*Data for the task*:
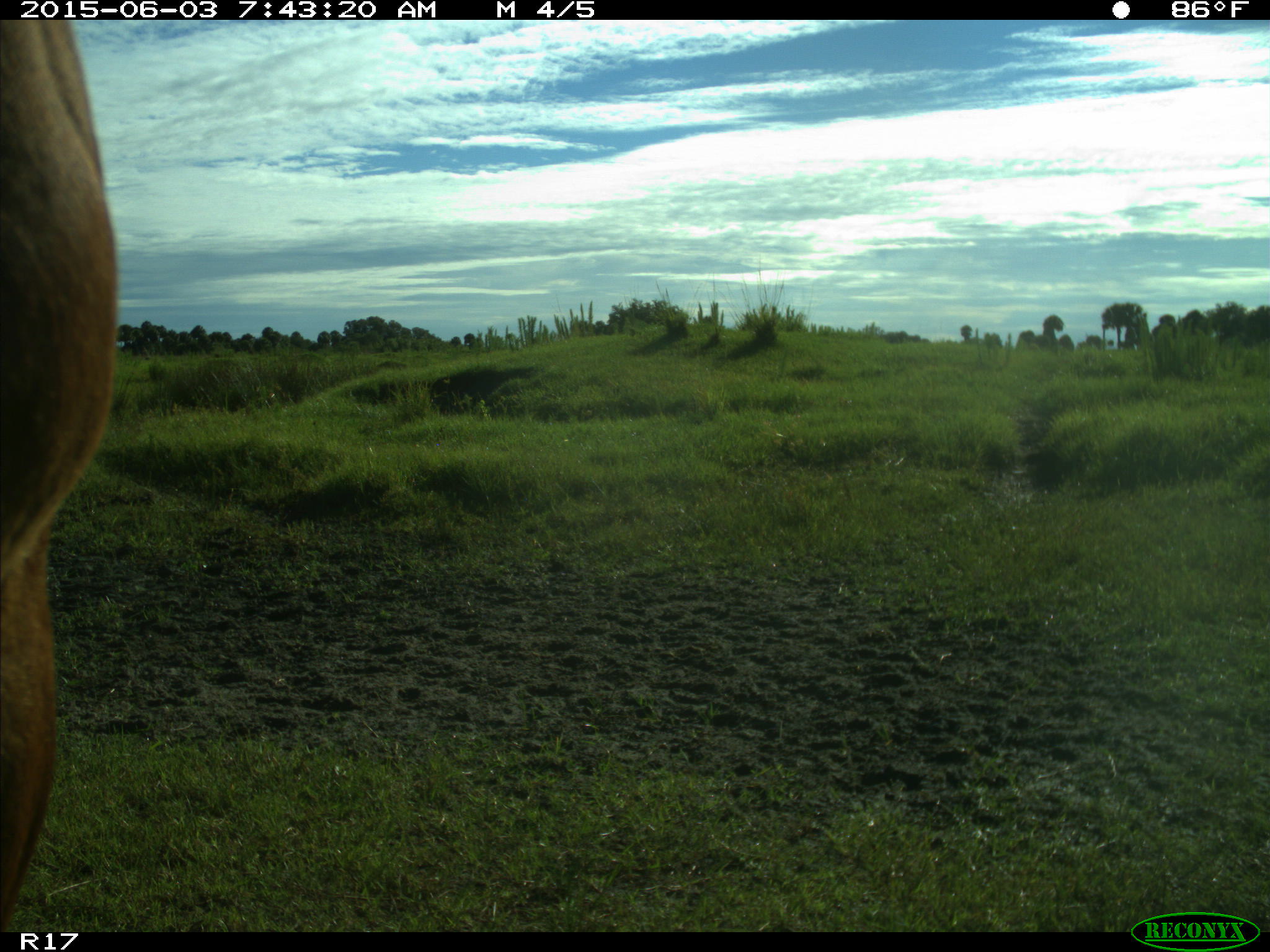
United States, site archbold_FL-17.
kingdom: Animalia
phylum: Chordata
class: Mammalia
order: Artiodactyla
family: Bovidae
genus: Bos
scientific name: Bos taurus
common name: domestic cow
Bos taurus (domestic cow).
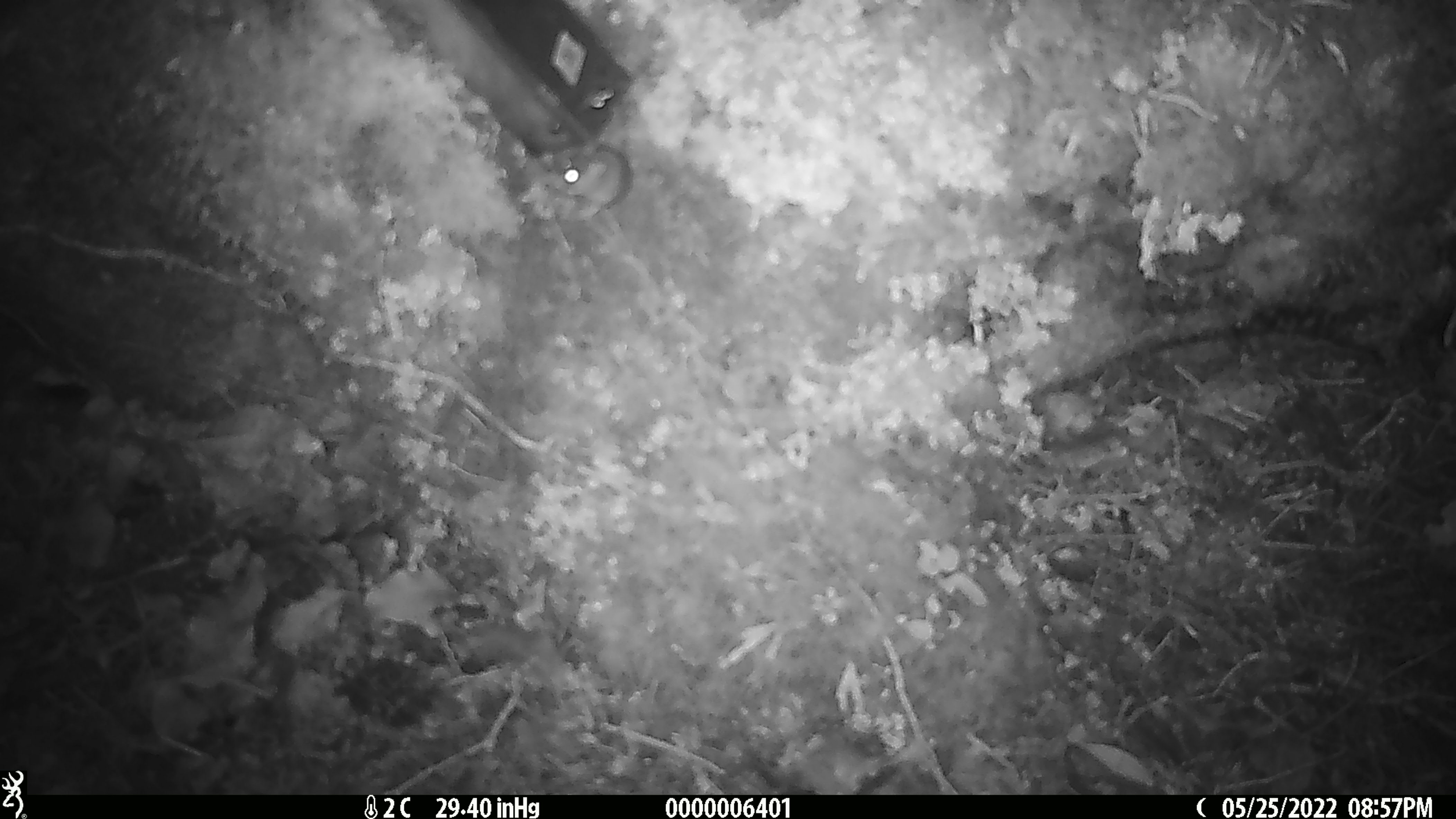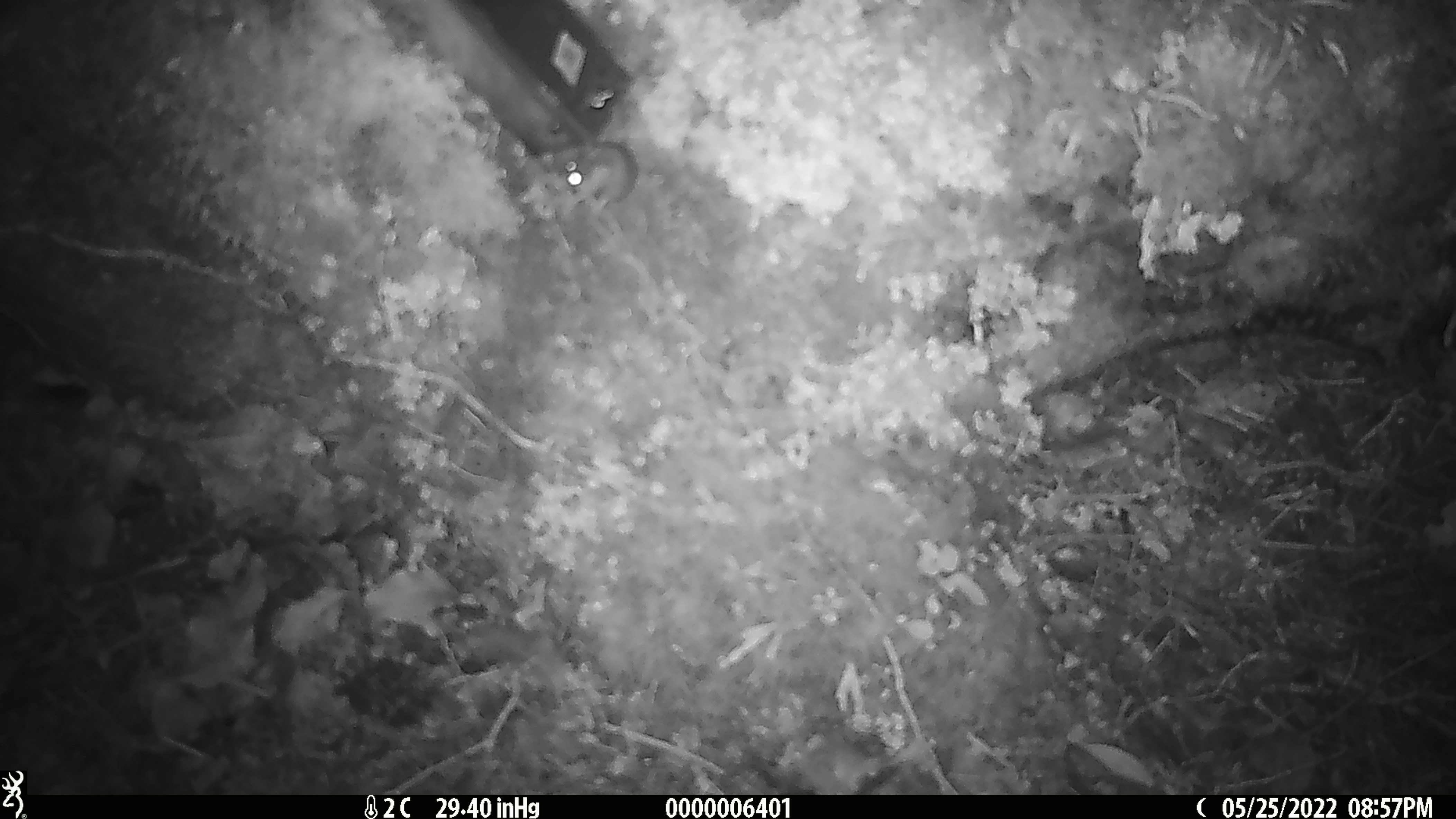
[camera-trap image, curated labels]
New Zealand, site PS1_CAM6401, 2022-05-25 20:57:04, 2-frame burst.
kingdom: Animalia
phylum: Chordata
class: Mammalia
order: Rodentia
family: Muridae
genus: Mus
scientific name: Mus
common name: mouse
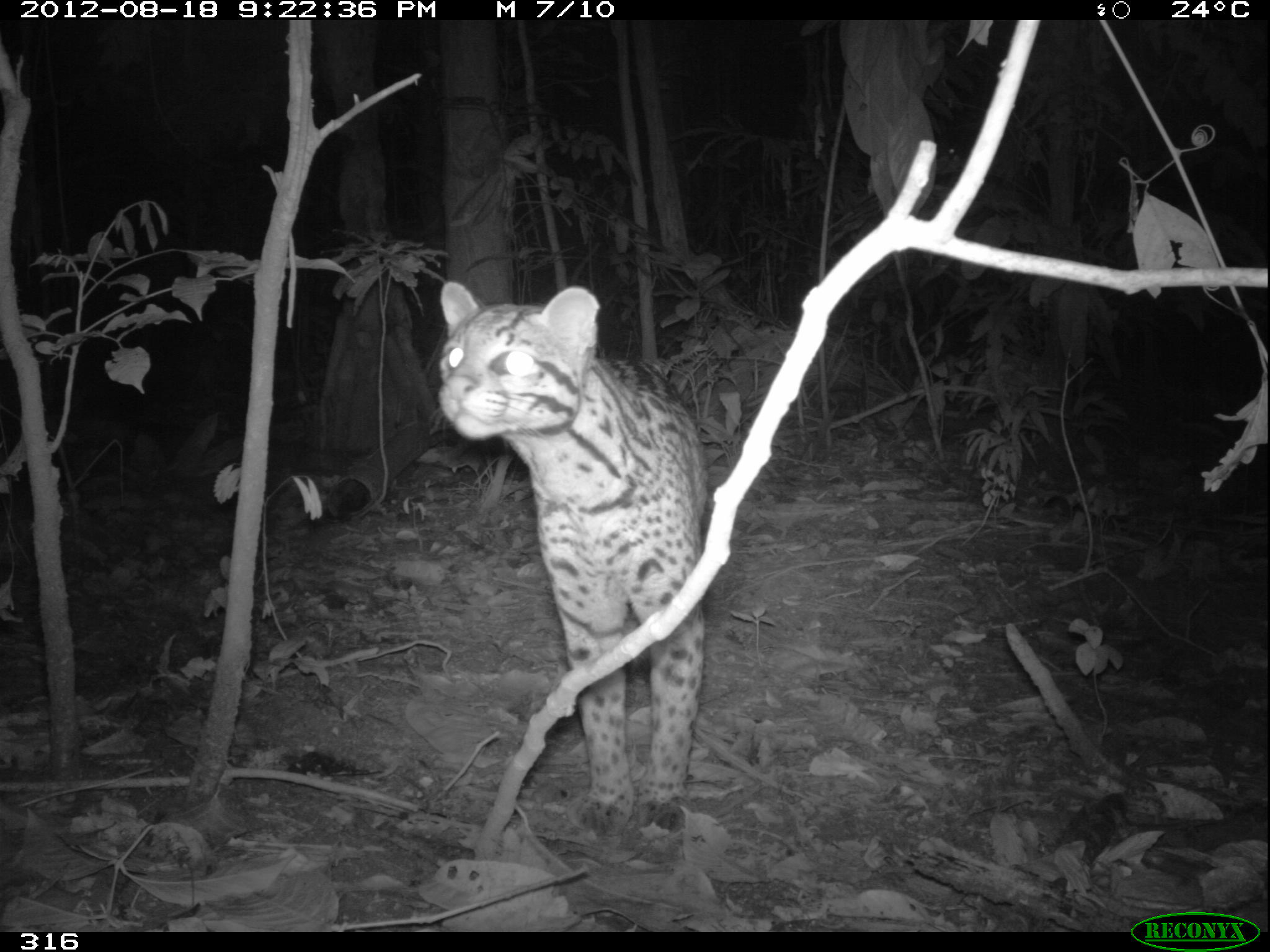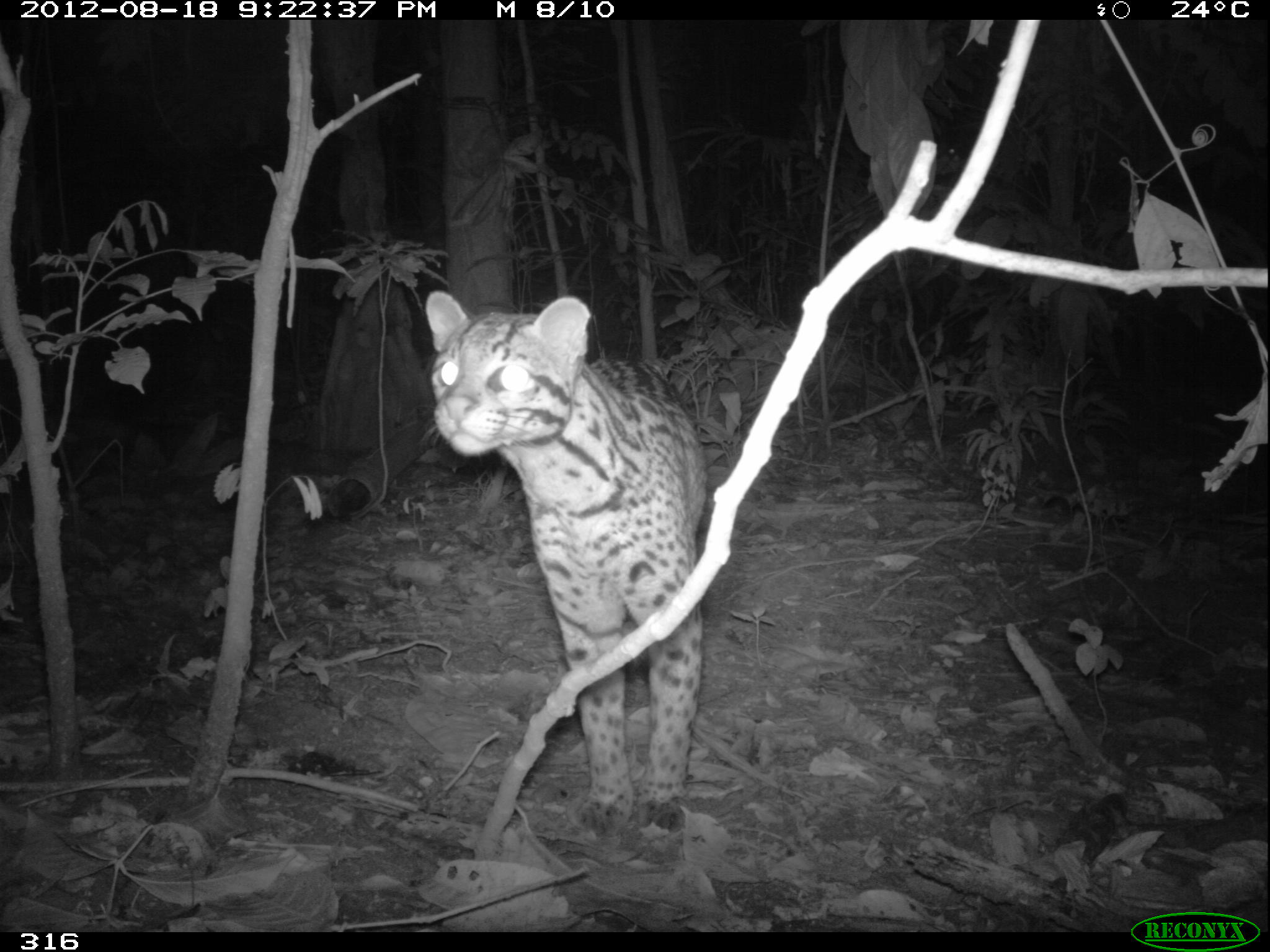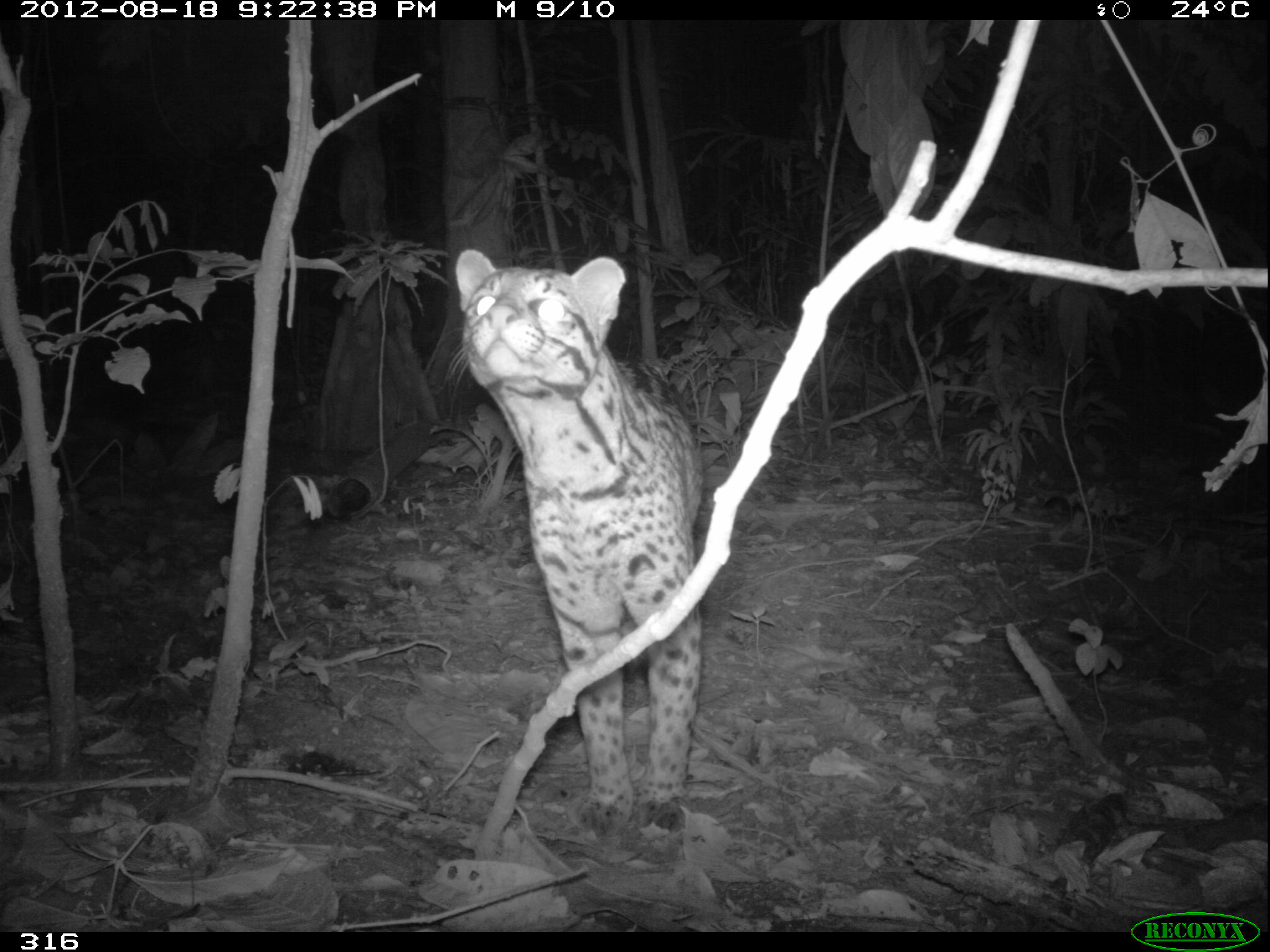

*What to work on*: Write out again, exactly, only the lines from the beginning of the material above to the line that holds "[camera-trap image, curated labels]", both ends included, and no pictures.

*Answer space*:
United States, site archbold_FL-17.
kingdom: Animalia
phylum: Chordata
class: Mammalia
order: Artiodactyla
family: Bovidae
genus: Bos
scientific name: Bos taurus
common name: domestic cow
Bos taurus (domestic cow).
[camera-trap image, curated labels]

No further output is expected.